• **What the task requires**: Copy the lines below word for word, but leave out the pictures.

• **Working data**:
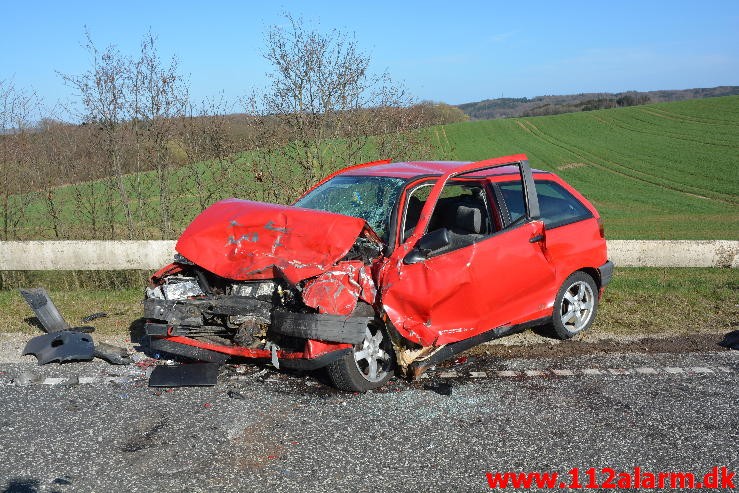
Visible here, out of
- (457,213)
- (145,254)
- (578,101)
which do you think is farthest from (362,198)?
(578,101)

• **Right answer**:
Visible here, out of
- (457,213)
- (145,254)
- (578,101)
which do you think is farthest from (362,198)?
(578,101)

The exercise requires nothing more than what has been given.